Parameter name: value
   at System.Xml.Linq.XElement.set_Value(String value)
   at TechNuts.ScraperXML.ScraperSetting.Serialize() in E:\Visual Studio 2008\Projects\TechNuts\TechNuts\ScraperXML\ScraperSettings.cs:line 163
   at TechNuts.ScraperXML.ScraperSettings.Serialize() in E:\Visual Studio 2008\Projects\TechNuts\TechNuts\ScraperXML\ScraperSettings.cs:line 24
   at TechNuts.ScraperXML.ScraperParser.GetSettings() in E:\Visual Studio 2008\Projects\TechNuts\TechNuts\ScraperXML\ScraperParser.cs:line 443
   at TechNuts.ScraperXML.ScraperInfo..ctor(String xmlPath) in E:\Visual Studio 2008\Projects\TechNuts\TechNuts\ScraperXML\ScraperInfo.cs:line 122
   at ScraperXML_Test_Program_CSharp.Form1.Form1_Load(Object sender, EventArgs e) in E:\Visual Studio 2008\Projects\TechNuts\ScraperXML Test Program CSharp\Form1.cs:line 46
   at System.Windows.Forms.Form.OnLoad(EventArgs e)

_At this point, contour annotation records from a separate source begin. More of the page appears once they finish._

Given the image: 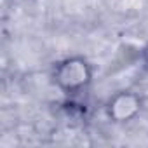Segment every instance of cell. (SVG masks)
<instances>
[{"mask_svg":"<svg viewBox=\"0 0 148 148\" xmlns=\"http://www.w3.org/2000/svg\"><path fill=\"white\" fill-rule=\"evenodd\" d=\"M143 110V98L132 89H124L112 94L105 105V115L113 124H129Z\"/></svg>","mask_w":148,"mask_h":148,"instance_id":"cell-2","label":"cell"},{"mask_svg":"<svg viewBox=\"0 0 148 148\" xmlns=\"http://www.w3.org/2000/svg\"><path fill=\"white\" fill-rule=\"evenodd\" d=\"M52 84L66 96L82 94L94 79V68L84 56H68L59 59L51 73Z\"/></svg>","mask_w":148,"mask_h":148,"instance_id":"cell-1","label":"cell"},{"mask_svg":"<svg viewBox=\"0 0 148 148\" xmlns=\"http://www.w3.org/2000/svg\"><path fill=\"white\" fill-rule=\"evenodd\" d=\"M143 58H145V61L148 63V45L145 47V51H143Z\"/></svg>","mask_w":148,"mask_h":148,"instance_id":"cell-3","label":"cell"}]
</instances>
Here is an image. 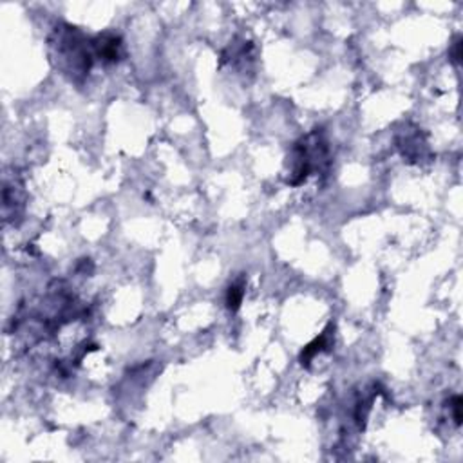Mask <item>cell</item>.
<instances>
[{
	"label": "cell",
	"mask_w": 463,
	"mask_h": 463,
	"mask_svg": "<svg viewBox=\"0 0 463 463\" xmlns=\"http://www.w3.org/2000/svg\"><path fill=\"white\" fill-rule=\"evenodd\" d=\"M56 42H51V47L56 51V60L58 65L71 76L76 74H89L91 64H93V42L85 38L76 27L65 25V27H56L54 31Z\"/></svg>",
	"instance_id": "6da1fadb"
},
{
	"label": "cell",
	"mask_w": 463,
	"mask_h": 463,
	"mask_svg": "<svg viewBox=\"0 0 463 463\" xmlns=\"http://www.w3.org/2000/svg\"><path fill=\"white\" fill-rule=\"evenodd\" d=\"M453 414H454V422H456V425L462 424V398L460 396H454L453 398Z\"/></svg>",
	"instance_id": "52a82bcc"
},
{
	"label": "cell",
	"mask_w": 463,
	"mask_h": 463,
	"mask_svg": "<svg viewBox=\"0 0 463 463\" xmlns=\"http://www.w3.org/2000/svg\"><path fill=\"white\" fill-rule=\"evenodd\" d=\"M328 346H330V331H324L321 337H317L313 342H310V344L306 346L304 350H302V353H301L302 365L310 364V360L315 359L317 353L324 351Z\"/></svg>",
	"instance_id": "5b68a950"
},
{
	"label": "cell",
	"mask_w": 463,
	"mask_h": 463,
	"mask_svg": "<svg viewBox=\"0 0 463 463\" xmlns=\"http://www.w3.org/2000/svg\"><path fill=\"white\" fill-rule=\"evenodd\" d=\"M328 154L326 142L321 138L319 133L308 134L306 138L295 143L293 153H291V172L288 183L290 185H301L308 179L310 174H313L319 168L322 159Z\"/></svg>",
	"instance_id": "7a4b0ae2"
},
{
	"label": "cell",
	"mask_w": 463,
	"mask_h": 463,
	"mask_svg": "<svg viewBox=\"0 0 463 463\" xmlns=\"http://www.w3.org/2000/svg\"><path fill=\"white\" fill-rule=\"evenodd\" d=\"M396 142H398V148L402 150V156L409 161L424 158V150H427V143L422 138L418 128H414V131L404 128Z\"/></svg>",
	"instance_id": "3957f363"
},
{
	"label": "cell",
	"mask_w": 463,
	"mask_h": 463,
	"mask_svg": "<svg viewBox=\"0 0 463 463\" xmlns=\"http://www.w3.org/2000/svg\"><path fill=\"white\" fill-rule=\"evenodd\" d=\"M242 297H245V281H237L228 286L227 291V308L230 311H237L242 304Z\"/></svg>",
	"instance_id": "8992f818"
},
{
	"label": "cell",
	"mask_w": 463,
	"mask_h": 463,
	"mask_svg": "<svg viewBox=\"0 0 463 463\" xmlns=\"http://www.w3.org/2000/svg\"><path fill=\"white\" fill-rule=\"evenodd\" d=\"M93 51L100 60L104 62H118L124 53V44L120 36L105 33V35H98L93 40Z\"/></svg>",
	"instance_id": "277c9868"
},
{
	"label": "cell",
	"mask_w": 463,
	"mask_h": 463,
	"mask_svg": "<svg viewBox=\"0 0 463 463\" xmlns=\"http://www.w3.org/2000/svg\"><path fill=\"white\" fill-rule=\"evenodd\" d=\"M453 60H454V64H458L460 62V58H462V38H456V42H454L453 44Z\"/></svg>",
	"instance_id": "ba28073f"
}]
</instances>
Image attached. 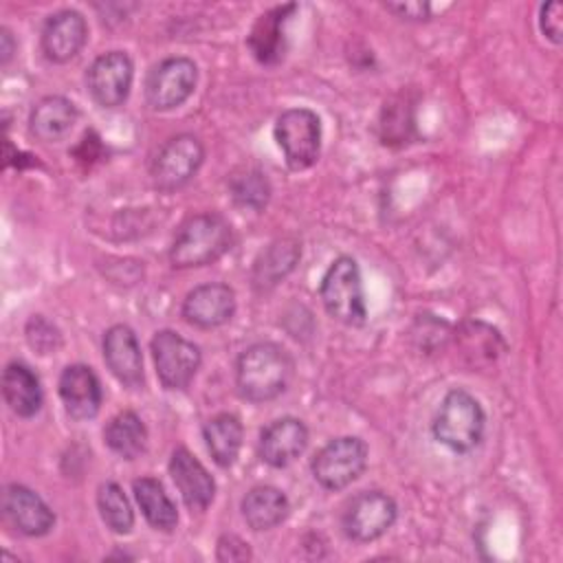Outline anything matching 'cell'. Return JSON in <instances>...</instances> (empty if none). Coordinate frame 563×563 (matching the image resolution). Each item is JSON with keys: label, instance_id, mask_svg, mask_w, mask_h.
<instances>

   at System.Windows.Forms.Control.CreateControl(Boolean fIgnoreVisible)
   at System.Windows.Forms.Control.CreateControl()
   at System.Windows.Forms.Control.WmShowWindow(Message& m)
   at System.Windows.Forms.Control.WndProc(Message& m)
   at System.Windows.Forms.Control.ControlNativeWindow.WndProc(Message& m)
   at System.Windows.Forms.NativeWindow.Callback(IntPtr hWnd, Int32 msg, IntPtr wparam, IntPtr lparam)


What part of your Code is crashing it? what exactley is your scraper doing when it has this problem?